■ **YOUR OBJECTIVE**: The expected output is the data below, restated word for word.

■ **AVAILABLE DATA**:
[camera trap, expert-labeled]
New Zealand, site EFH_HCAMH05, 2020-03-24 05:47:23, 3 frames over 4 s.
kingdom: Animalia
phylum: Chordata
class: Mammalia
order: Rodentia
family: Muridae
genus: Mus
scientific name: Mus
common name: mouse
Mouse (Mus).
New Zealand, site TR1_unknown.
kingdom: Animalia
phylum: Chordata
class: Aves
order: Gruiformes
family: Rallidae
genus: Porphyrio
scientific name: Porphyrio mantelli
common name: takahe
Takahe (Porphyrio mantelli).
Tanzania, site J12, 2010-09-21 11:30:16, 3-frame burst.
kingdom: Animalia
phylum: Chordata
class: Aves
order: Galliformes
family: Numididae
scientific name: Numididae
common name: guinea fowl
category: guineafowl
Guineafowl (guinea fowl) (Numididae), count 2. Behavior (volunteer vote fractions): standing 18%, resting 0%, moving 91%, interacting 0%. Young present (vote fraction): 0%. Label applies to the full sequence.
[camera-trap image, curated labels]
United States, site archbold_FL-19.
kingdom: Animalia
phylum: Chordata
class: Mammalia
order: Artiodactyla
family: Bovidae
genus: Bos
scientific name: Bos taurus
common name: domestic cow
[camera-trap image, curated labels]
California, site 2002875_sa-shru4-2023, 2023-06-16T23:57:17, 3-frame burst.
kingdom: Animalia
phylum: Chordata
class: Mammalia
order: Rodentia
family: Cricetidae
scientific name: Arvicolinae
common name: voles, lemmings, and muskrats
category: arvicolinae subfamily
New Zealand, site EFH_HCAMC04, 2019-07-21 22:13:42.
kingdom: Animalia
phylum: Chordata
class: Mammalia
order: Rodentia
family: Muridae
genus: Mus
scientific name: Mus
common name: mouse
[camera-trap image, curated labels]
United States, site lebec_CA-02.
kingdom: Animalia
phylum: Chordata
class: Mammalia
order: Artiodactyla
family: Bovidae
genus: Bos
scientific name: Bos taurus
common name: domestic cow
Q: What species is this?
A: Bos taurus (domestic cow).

■ **EXPECTED ANSWER**:
[camera trap, expert-labeled]
New Zealand, site EFH_HCAMH05, 2020-03-24 05:47:23, 3 frames over 4 s.
kingdom: Animalia
phylum: Chordata
class: Mammalia
order: Rodentia
family: Muridae
genus: Mus
scientific name: Mus
common name: mouse
Mouse (Mus).
New Zealand, site TR1_unknown.
kingdom: Animalia
phylum: Chordata
class: Aves
order: Gruiformes
family: Rallidae
genus: Porphyrio
scientific name: Porphyrio mantelli
common name: takahe
Takahe (Porphyrio mantelli).
Tanzania, site J12, 2010-09-21 11:30:16, 3-frame burst.
kingdom: Animalia
phylum: Chordata
class: Aves
order: Galliformes
family: Numididae
scientific name: Numididae
common name: guinea fowl
category: guineafowl
Guineafowl (guinea fowl) (Numididae), count 2. Behavior (volunteer vote fractions): standing 18%, resting 0%, moving 91%, interacting 0%. Young present (vote fraction): 0%. Label applies to the full sequence.
[camera-trap image, curated labels]
United States, site archbold_FL-19.
kingdom: Animalia
phylum: Chordata
class: Mammalia
order: Artiodactyla
family: Bovidae
genus: Bos
scientific name: Bos taurus
common name: domestic cow
[camera-trap image, curated labels]
California, site 2002875_sa-shru4-2023, 2023-06-16T23:57:17, 3-frame burst.
kingdom: Animalia
phylum: Chordata
class: Mammalia
order: Rodentia
family: Cricetidae
scientific name: Arvicolinae
common name: voles, lemmings, and muskrats
category: arvicolinae subfamily
New Zealand, site EFH_HCAMC04, 2019-07-21 22:13:42.
kingdom: Animalia
phylum: Chordata
class: Mammalia
order: Rodentia
family: Muridae
genus: Mus
scientific name: Mus
common name: mouse
[camera-trap image, curated labels]
United States, site lebec_CA-02.
kingdom: Animalia
phylum: Chordata
class: Mammalia
order: Artiodactyla
family: Bovidae
genus: Bos
scientific name: Bos taurus
common name: domestic cow
Q: What species is this?
A: Bos taurus (domestic cow).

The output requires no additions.